My husband used to give me Chekhov stories to read, and I would be like, “This is a story? Where’s the story?” But now I know where the story is: The story is in the words. He doesn’t so much write a story by using words, he writes a story within the words. That doesn’t sound like it makes any sense, but I can’t say it any better than that.
Take this story, for instance:
The Bird Market
by Anton Chekhov
On the surface, this is one of those “Where’s the story?” stories. It’s just a description of a market where people are buying and selling animals: birds, fish, dogs, frogs. Live ones, not dead ones. It isn’t entirely clear whether most of these creatures are being bought for pets or for food, and it’s obviously all the same to the animals.
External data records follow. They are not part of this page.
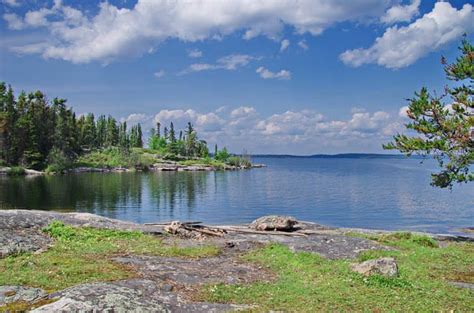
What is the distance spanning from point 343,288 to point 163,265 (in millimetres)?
7092

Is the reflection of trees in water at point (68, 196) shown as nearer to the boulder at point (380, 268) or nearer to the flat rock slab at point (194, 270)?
the flat rock slab at point (194, 270)

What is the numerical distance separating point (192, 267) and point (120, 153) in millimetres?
165716

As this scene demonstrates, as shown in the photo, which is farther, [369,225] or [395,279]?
[369,225]

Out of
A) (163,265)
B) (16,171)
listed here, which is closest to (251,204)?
(163,265)

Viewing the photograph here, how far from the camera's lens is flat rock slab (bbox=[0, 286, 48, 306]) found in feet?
38.5

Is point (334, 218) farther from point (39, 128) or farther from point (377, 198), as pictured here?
point (39, 128)

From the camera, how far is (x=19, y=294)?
12.1 meters

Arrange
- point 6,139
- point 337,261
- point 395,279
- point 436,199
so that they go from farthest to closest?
1. point 6,139
2. point 436,199
3. point 337,261
4. point 395,279

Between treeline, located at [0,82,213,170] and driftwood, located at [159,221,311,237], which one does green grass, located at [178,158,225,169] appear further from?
driftwood, located at [159,221,311,237]

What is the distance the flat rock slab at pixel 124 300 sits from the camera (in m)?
10.4

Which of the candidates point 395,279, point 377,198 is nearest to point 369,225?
point 377,198

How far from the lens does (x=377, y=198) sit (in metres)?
81.9

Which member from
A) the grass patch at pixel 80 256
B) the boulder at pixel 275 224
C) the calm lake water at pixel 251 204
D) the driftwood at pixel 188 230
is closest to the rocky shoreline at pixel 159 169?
the calm lake water at pixel 251 204

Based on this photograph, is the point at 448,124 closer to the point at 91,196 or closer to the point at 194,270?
the point at 194,270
The utter lack of empathy displayed by almost all the humans in the piece is nauseating. One can’t help (I’m sure this was the author’s intent) identifying with the animals and thinking about unfortunate humans, trapped and exploited by people who have just as little empathy.
The only softness in the story comes after a footman makes what is perhaps the cruelest speech in the story as he tries to sell an old lap-dog, who whines at the situation:
“She told me to sell the nasty thing,” says the footman, with a contemptuous snigger. “She is bankrupt in her old age, has nothing to eat, and here now is selling her dogs and cats. She cries, and kisses them on their filthy snouts. And then she is so hard up that she sells them. ‘Pon my soul, it is a fact! Buy it, gentlemen! The money is wanted for coffee.”
But no one laughs. A boy who is standing by screws up one eye and looks at him gravely with compassion.
Looks at whom with compassion? I like to think it’s the lap-dog.
My god, it’s devastating!
At the end of the story, he pulls back from “where animals are so tenderly loved, and where they are so tortured,” and glances at “the business-like or pious people who pass by” and “cannot make out what has brought this crowd of people…; what they are talking about there, what they are buying and selling.”
The end. But, you know, not.
These stories are so rich in flavor, I’m glad I’m not trying to read them one after the other. I need time to recover in between. I may have to up my dosage, as it is, and well worth it. Intense!
A WRITING PROMPT FROM ME TO YOU: Write about buying an animal.